The profound implications of this work did not escape John Reed, president of Citicorp who,  beyond his obviously genuine personal interest, probably recognized that it held clues to a better understanding of economic mechanisms, in particular the stock market. At the Faculté d'Orsay, one of France's centers of mathematical excellence, mathematician René Thom established Catastrophe Theory, later refined by the French-American Mandelbrot and a team at the University of California at Santa Cruz where the concepts of fractals were deepened and key invariants of complex phenomena were discovered. Then Brian Arthur-a Complexity thinker who dares to ask questions like "Why do clocks run clockwise?"-raised a eponymous question that earned him the ridicule of his fellow economists at the time (1960): "And what if, in economics, there were a place for phenomena of increasing returns?"

Any normal economist knew very well that the only prevailing and immutable law was that of diminishing returns, which states that the marginal price of a good or service on a non-monopoly market tends toward the marginal cost, and that the margin of return therefore tends toward zero. The alluring profits reaped by an innovator attract new players. The resulting competition causes all players to lower their prices until the initially attractive differentiation gives way to a commoditization and to a calculable order quite reassuring to advocates of the invisible hand.  In the copasetic company of economists, Brian Arthur was a troublemaker . . . that is, until the information economy, with its externalized networks, gave credence to his conjecture.

Today, everyone can see that the usefulness of a telephone (or fax machine) grows as the square of the number of people using one, and that Windows is a logical choice of operating systems because it is the most widely used. Now, a contemporary Winner-Take-All economy has come to co-exist with the traditional economy of diminishing returns. The richer a nation, the wider the gap automatically becomes between it and other countries; the quicker a company snaps up market share in a new internet niche, the more futile the prospects become for latecomers.

In this new economy, time is the key resource.  Talent (defined as the combined capacity to comprehend and then act faster than one's competitors) and the ecological wealth of the supporting environment (cultural and institutional openness to the creation of wealth; variety and availability of the resources required for innovation and for rapid growth) are more important than financial resources, which are becoming more of a consequence than a cause.  The situation is not necessarily hopeless for those who find themselves sidelined with (relatively) meager resources (but have not fallen into poverty-that magnet, that black hole, from which no one escapes without external assistance).  Such hopefuls can still attack a niche market.  To take advantage of the upward spiral of positive reinforcement, they can even create a niche, a new business sufficiently innovative and focused to trigger the divergent spiral effect of interest here (e.g. Apple Computer's desktop publishing).

In this context of two coexisting, contradictory models, one well known and relatively mastered, the other still misunderstood by many economists and simple mortals like yours truly, John Holland entered the picture. At one of the Santa Fe Institute's annual symposia he proposed the following experiment: suppose we have a relatively significant number of agents (molecules, individuals, companies, countries or galaxies).
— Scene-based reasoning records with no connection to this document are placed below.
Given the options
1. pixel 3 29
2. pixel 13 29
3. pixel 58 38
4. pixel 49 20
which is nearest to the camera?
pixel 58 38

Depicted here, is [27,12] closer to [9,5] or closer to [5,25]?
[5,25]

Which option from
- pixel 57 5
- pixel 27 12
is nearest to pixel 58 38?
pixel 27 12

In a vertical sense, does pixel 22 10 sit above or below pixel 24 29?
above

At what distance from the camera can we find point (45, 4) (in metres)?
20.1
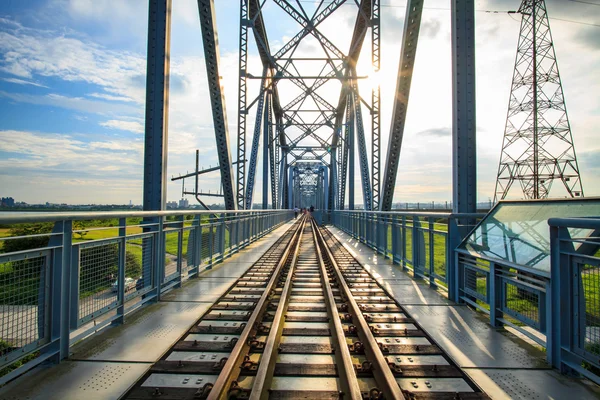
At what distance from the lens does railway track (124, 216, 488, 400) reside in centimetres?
241

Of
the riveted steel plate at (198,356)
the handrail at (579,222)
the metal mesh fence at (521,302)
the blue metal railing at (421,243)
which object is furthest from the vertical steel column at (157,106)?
the handrail at (579,222)

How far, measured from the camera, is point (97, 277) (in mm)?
3619

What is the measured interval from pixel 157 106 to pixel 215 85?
3.16m

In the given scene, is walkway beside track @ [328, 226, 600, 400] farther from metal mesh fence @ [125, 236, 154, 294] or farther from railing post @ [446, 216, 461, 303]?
metal mesh fence @ [125, 236, 154, 294]

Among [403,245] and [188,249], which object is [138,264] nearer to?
[188,249]

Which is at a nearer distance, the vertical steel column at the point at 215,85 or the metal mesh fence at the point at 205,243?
the metal mesh fence at the point at 205,243

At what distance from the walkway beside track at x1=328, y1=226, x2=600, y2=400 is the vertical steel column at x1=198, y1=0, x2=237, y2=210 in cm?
657

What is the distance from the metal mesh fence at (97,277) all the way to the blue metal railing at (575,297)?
14.0ft

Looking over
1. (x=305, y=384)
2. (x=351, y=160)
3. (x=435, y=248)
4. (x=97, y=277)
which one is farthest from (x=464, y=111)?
(x=351, y=160)

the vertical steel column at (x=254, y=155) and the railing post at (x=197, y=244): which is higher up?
the vertical steel column at (x=254, y=155)

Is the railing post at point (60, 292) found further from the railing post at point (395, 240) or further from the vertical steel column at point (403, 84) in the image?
the vertical steel column at point (403, 84)

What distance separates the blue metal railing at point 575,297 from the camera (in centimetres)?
254

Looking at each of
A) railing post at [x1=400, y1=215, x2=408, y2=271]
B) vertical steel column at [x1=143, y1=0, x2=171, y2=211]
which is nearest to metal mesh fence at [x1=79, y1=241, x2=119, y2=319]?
vertical steel column at [x1=143, y1=0, x2=171, y2=211]

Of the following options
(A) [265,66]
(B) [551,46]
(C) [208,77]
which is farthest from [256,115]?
(B) [551,46]
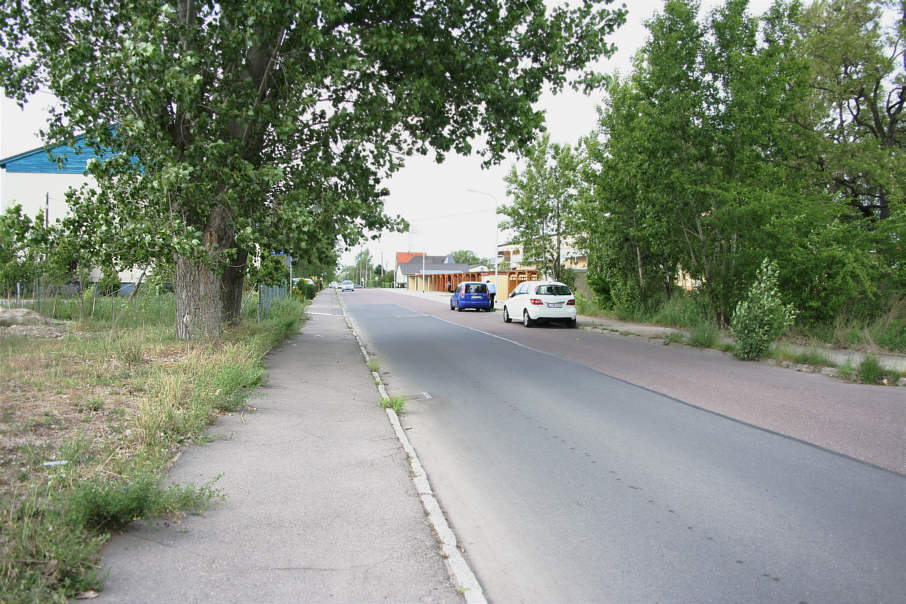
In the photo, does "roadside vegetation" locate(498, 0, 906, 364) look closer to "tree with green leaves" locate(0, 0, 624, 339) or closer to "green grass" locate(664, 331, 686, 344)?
"green grass" locate(664, 331, 686, 344)

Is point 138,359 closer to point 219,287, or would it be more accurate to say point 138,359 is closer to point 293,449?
point 219,287

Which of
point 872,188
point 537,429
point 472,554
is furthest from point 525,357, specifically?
point 872,188

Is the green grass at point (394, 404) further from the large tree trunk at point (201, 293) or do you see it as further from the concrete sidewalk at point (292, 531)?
the large tree trunk at point (201, 293)

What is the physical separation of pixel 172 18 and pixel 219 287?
4.99 metres

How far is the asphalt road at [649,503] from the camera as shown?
10.6ft

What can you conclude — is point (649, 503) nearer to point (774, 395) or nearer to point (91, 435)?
point (91, 435)

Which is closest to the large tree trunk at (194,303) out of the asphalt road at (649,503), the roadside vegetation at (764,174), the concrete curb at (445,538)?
the asphalt road at (649,503)

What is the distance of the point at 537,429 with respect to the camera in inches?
258

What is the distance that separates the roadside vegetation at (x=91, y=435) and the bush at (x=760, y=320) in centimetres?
968

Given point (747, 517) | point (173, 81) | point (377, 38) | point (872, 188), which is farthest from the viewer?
point (872, 188)

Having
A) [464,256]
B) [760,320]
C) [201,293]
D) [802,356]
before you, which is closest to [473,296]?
[760,320]

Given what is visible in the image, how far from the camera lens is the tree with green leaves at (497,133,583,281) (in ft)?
93.8

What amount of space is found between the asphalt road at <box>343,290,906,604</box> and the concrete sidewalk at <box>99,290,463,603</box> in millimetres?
405

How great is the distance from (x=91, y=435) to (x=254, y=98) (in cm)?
634
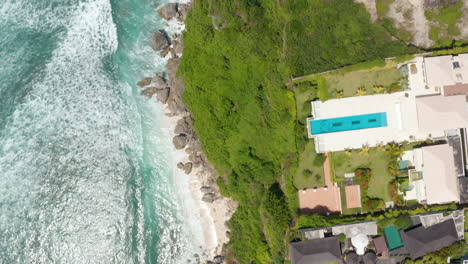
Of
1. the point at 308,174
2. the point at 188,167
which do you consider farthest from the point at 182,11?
the point at 308,174

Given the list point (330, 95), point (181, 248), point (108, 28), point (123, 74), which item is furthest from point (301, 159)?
point (108, 28)

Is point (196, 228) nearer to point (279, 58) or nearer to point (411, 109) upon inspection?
point (279, 58)

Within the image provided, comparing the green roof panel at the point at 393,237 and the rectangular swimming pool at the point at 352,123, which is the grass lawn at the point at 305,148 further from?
the green roof panel at the point at 393,237

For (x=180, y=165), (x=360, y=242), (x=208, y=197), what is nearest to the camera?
(x=360, y=242)

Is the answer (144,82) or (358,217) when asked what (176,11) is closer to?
(144,82)

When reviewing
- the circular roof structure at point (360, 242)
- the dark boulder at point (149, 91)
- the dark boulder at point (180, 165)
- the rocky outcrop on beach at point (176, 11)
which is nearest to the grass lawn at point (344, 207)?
the circular roof structure at point (360, 242)

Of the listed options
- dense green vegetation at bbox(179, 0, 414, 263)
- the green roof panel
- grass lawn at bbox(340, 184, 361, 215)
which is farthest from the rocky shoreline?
the green roof panel

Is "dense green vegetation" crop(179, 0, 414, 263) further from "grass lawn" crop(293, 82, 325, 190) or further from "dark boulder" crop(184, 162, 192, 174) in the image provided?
"dark boulder" crop(184, 162, 192, 174)
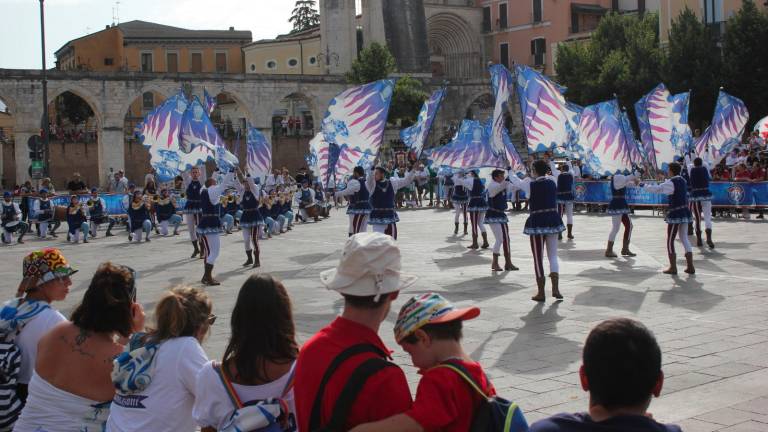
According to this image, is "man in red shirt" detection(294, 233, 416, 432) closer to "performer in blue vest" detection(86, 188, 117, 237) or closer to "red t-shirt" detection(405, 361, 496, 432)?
"red t-shirt" detection(405, 361, 496, 432)

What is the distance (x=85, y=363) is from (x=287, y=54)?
76.6 m

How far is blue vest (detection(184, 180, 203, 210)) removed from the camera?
2033 cm

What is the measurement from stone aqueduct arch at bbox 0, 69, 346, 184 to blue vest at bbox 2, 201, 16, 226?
86.0 ft

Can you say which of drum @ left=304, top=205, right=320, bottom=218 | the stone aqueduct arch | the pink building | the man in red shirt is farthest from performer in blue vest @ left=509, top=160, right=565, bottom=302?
the pink building

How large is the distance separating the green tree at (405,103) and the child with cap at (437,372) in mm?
54722

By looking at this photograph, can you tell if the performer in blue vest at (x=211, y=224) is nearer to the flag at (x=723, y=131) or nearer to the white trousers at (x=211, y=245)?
the white trousers at (x=211, y=245)

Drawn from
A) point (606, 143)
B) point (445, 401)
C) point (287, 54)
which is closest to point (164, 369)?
point (445, 401)

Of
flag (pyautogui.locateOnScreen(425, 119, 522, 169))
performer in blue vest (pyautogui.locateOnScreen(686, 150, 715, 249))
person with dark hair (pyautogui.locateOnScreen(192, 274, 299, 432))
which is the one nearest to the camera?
person with dark hair (pyautogui.locateOnScreen(192, 274, 299, 432))

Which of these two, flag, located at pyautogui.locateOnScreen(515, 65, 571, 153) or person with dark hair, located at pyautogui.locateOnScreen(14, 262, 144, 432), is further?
flag, located at pyautogui.locateOnScreen(515, 65, 571, 153)

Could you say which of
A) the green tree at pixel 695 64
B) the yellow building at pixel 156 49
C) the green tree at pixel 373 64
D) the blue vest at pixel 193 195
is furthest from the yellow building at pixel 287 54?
the blue vest at pixel 193 195

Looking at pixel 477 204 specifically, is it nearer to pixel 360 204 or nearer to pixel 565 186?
pixel 565 186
Imagine that we begin connecting them by bars (links, relations) two at a time, at random, and from time to time stop and lift out one of these bars, also at random, to see what comes with it. Not much at first: disparate points have been connected and the corresponding links are scattered. But as we continue connecting points and the density of connections approaches 1/2, suddenly we get something very different when we lift out a bar: because of the many interconnections, we now hold an increasingly rich structure. (Physicists and chemists will recognize this as a phenomenon of phase transition.)

The interesting point of this hypothetical experiment is that what is lifted together from the point of inflection is of a different nature than the individual elements at the outset. Likewise, where initially only a smattering of individual companies were of interest, a sufficient density of relationships causes phenomena beyond particular players, ideas, financial resources, institutions, and sub-cultures to capture our attention. We now behold an entity so complex (and so effective) that it has become known far and wide as the "Silicon Valley." The process of interconnection gave rise to an entity on an order of complexity superior to that of its constituent parts, which it subsumes and governs. Beyond the initial elements and the relationships among them, this resulting entity has new functional capabilities and a stable-or at least perennial-structure. A new species has appeared. In a word, we have witnessed an emergence.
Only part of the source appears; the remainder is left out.